I ran back into the house and told John that I needed a phone with a camera and internet urgently. Nobody had such a phone but he knew of one man not far. He took another $100 note from me and sent Camila. A few minutes later she returned with a phone and a man. He handed me the phone and I took a picture of the photo and emailed it to Walter’s address that I had written on a piece of dirty paper. I drank my beer, smoked a cigarette, took a deep breath and went outside to call Walter again.

“Walt, did you get it? And?”

“It’s not enough. A photo of you and some black guy holding a receipt for the domain name e-DRI. I saw the date but so what. Granted, it’s strange that you’re in this and the date is before DRI but it doesn’t prove anything. It just shows, assuming it’s real, that there may be a connection with you and DRI.”

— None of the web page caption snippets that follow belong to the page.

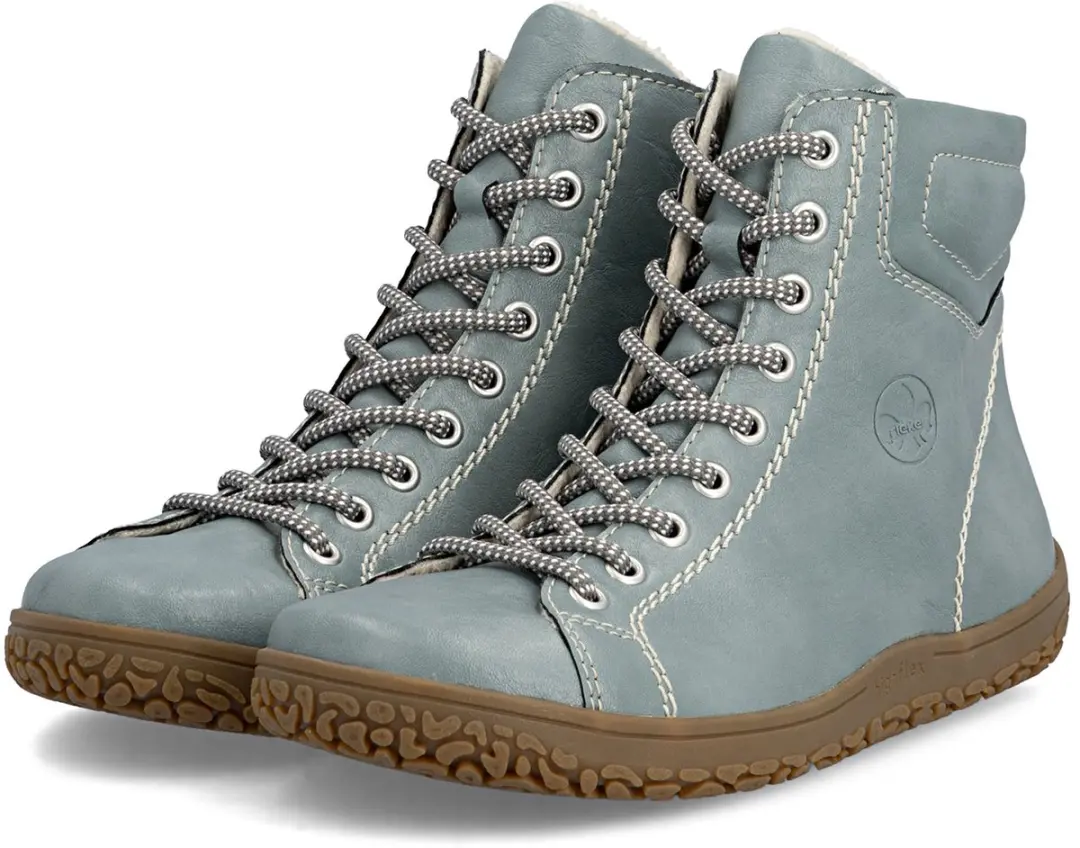 Rieker dames enkellaarsjes met vetersluiting 52304-52 Warm gevoerd Extra breed H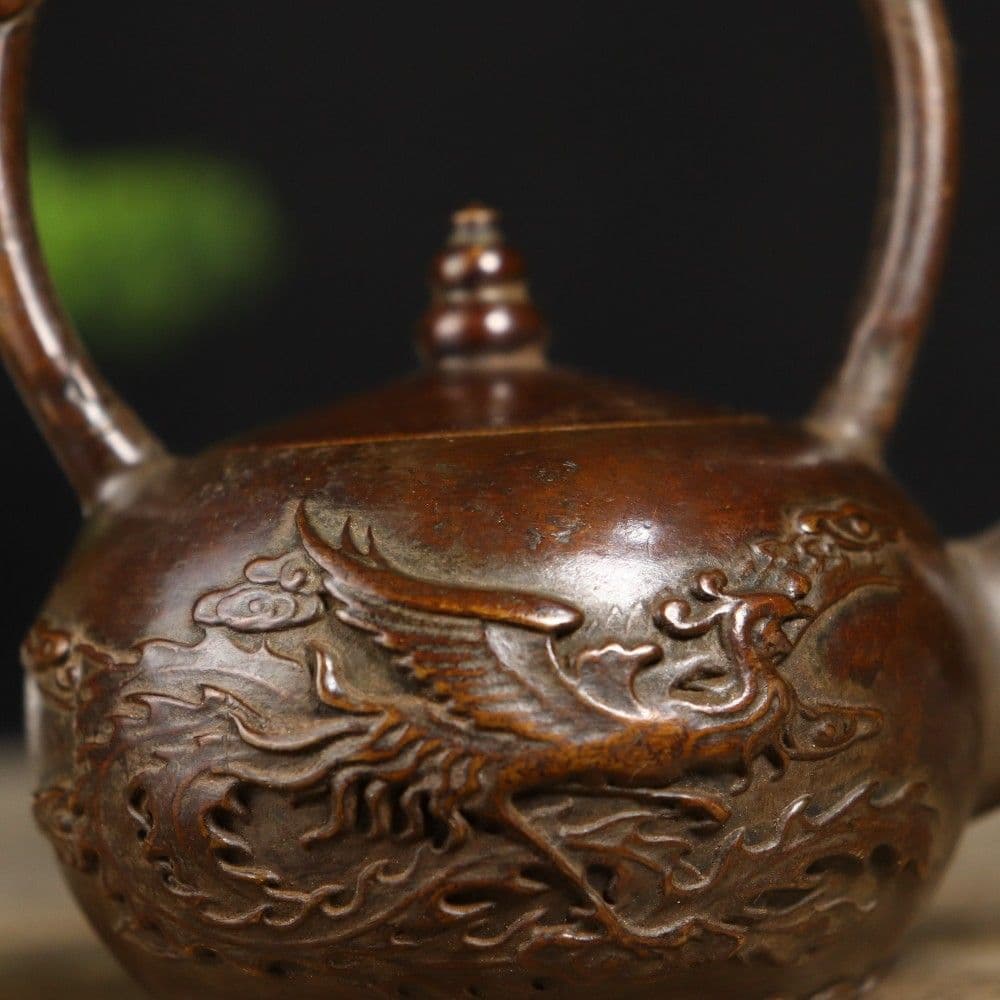 銅 細工 龍鳳提梁壺 茶壺 酒壺 茶道具 工芸品 美術品 置物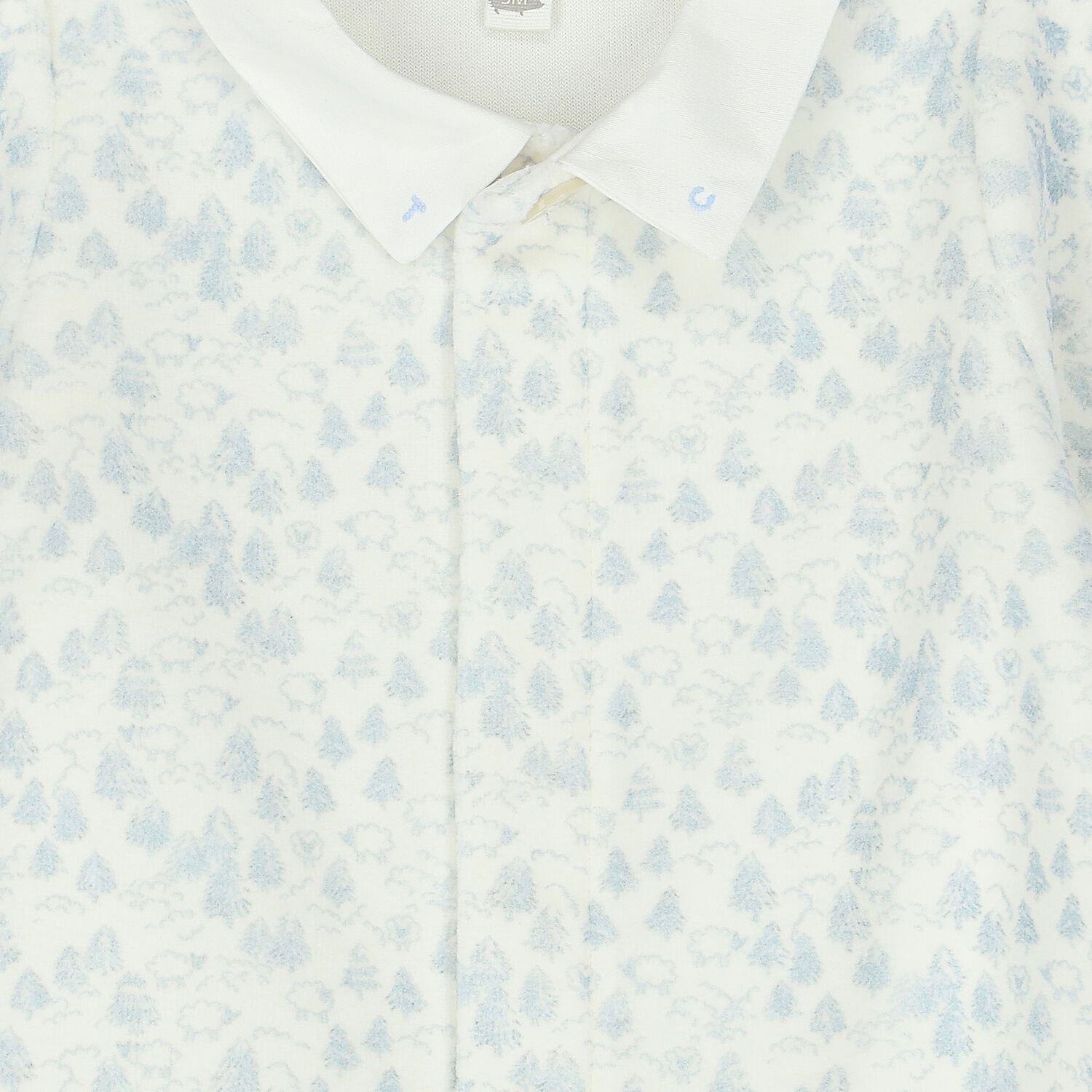 Baby Boys Ivory & Blue Tree & Sheep Babygrow, 1, hi-res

“Walter. You need to take a risk. I’m not just a guy off the streets. I am Goris Hoff businessman and internet entrepreneur. Surely that carries some credibility. You know me. I wouldn’t bullshit you. I give you my word that the photo is genuine. Print it and I’ll try to come home and then I’m in your protection. You don’t realize that my life could be in your hands.”

“I can’t take this all in just like that. I need some time to digest it.”

“No. No time. I want your word now or I go elsewhere. I need protection now. This is my only hope. I can’t say for sure but I think everyone is after me.”

“If you believe that then you’re probably safer there.”

“No I don’t think so. It’s on the verge of civil war here and I’d just disappear. I need to come home. I’ve got a fake passport and I’m going to try to come home. Think about it Walter, if I am telling the truth then you have just discovered the founder of DRI. This is the exclusive of a lifetime. Walt do I have your word? Well?”

“Ok what I might be prepared to do is this. I might print the photo on the front page with your name but no article until you come back. I need to get the photo verified first. I am not promising you. I need to discuss with legals. Goris if this is bull, I will come after you personally. I don’t care how rich you are. My paper will destroy you.”

I went back into the house and gave the phone to John. I sat back on the stool. I told John that I was ready to answer questions. He said that he told them for many years that one day I would come and answer them. John was the only one who spoke English well enough. He translated the questions and answers.

“Gentlemen, I am ready for your questions.”

“Mr John….Ok, John. When are we going to get running water? And electricity? When are our children going to get proper schools? What about jobs for us?......”

“Wait a minute gentlemen please. John what have you told them? Look I need you to understand that John and I started DRI many years ago. We did not know what it would become. We planted a seed that has grown into something huge. That is all we did. We have no control over it. I don’t know what it will do next. I don’t even know exactly how it works.”

“But you are the man that paid for it?...He is John of DRI…..It is your baby.”

“Yes that is true. But if your dog gives birth to a puppy and you give that puppy to someone, are you responsible when it bites or barks or runs away? No you are not. John and I are not responsible for DRI. We are proud to have given birth to it but the baby has been adopted by you and you and you. But tonight the most important newspaper in the USA is going to print our photo. Tomorrow John and I will be the most famous people in the world. Tomorrow we will be the most loved and the most hated. Tomorrow the world will know who the parents of DRI are but our child has hurt a lot of people and those people might want to hurt us. You must all protect John. You must not let strangers come into your village. You must not let John go out of the village alone. Tomorrow I am going back to America but I will be back.”